Nota del Blog: presentamos a continuación un interesantísimo trabajo escrito por el P. José Ramos García C.M.F., publicado en "Estudios Bíblicos" IV (1945), pag. 361 ss.
En este trabajo Ramos García da una nueva división de la jerarquía angélica, apartándose así de la división "tradicional" que nos legara el Pseudo-Areopagita. A decir verdad nunca nos había convencido del todo esa división y este trabajo vino a corroborar nuestras sospechas.
Con este ensayo, el autor nos ha ayudado a comprender mejor algunas visiones y personajes que intervienen en el Apocalipsis, haciéndonos mudar de opinión al respecto.
El presente trabajo estará dividido en cinco partes: las dos primeras serán sobre el diaconado, y luego las tres últimas, y sobre todo las secciones III y IV, tratarán sobre la jerarquía angélica.
Como
se ve por él título, el trabajo tiene dos partes, partes que son sensiblemente
iguales en su desarrollo, aunque otra cosa aparezca del esquema. En la primera,
que es la que propiamente responde al encargo recibido, digo del diaconado como
potestad y como sacramento, comparando la potestad diaconal con la sacerdotal
para mejor declarar su naturaleza, y el rito de la ordenación de los primeros
diáconos con el de otros sacramentos para mejor apreciar la razón sacramental
de aquél. En la segunda se compara la institución del diaconado, y en general
de la jerarquía eclesiástica, con la jerarquía angélica de una manera un tanto
original. Esta comparación, so pena de ser vana o estéril, tiene que tener por
base sólida un conocimiento verdadero de una y otra jerarquía, y en ello he
trabajado con amor, echando por nuevos derroteros, con resultados al parecer satisfactorios.
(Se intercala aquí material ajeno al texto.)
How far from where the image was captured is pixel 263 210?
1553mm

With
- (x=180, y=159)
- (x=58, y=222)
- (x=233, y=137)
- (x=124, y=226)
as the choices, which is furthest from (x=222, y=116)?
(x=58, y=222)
Teníamos para ello una mina riquísima en
la Biblia y en la tradición antigua, que la Teología escolástica no
acertó a explotar, embarazada en este
punto con las especulaciones, más bien artificiosas, del Seudo-Areopagita,
por la falsa persuasión de que su autor era Dionisio Areopagita convertido por San
Pablo (Act. 17, 34).
Sin
perderse en pormenores, que podrán ser estudiados oportunamente, el trabajo
aspira a presentar un sistema doctrinal de conjunto, conexo y bien fundado, y
tal que pudiera interesar a la misma Teología, la cual haría bien en tomarlo en
cuenta para hacerse así en éste, como se ha hecho en otros puntos, cada vez más
bíblica y positiva, en la persuasión de que con eso no perdería nada; antes
ganaría mucho en relieve, precisión y colorido, pues la Biblia será siempre
el alma de la Teología, al revés de lo que se advierte en ciertos exégetas, que
quieren hacer de la Teología el alma de la Biblia.
Bien
está la especulación, pero no hay especulación más segura y fecunda que la que
gira en torno de las palabras inspiradas, de las cuales se debe decir, y con
mayoría de razón, lo que el Eclesiastés afirma de las palabras de los sabios: “las
palabras de los sabios son como aguijones y cual clavos hincados” (Ectes.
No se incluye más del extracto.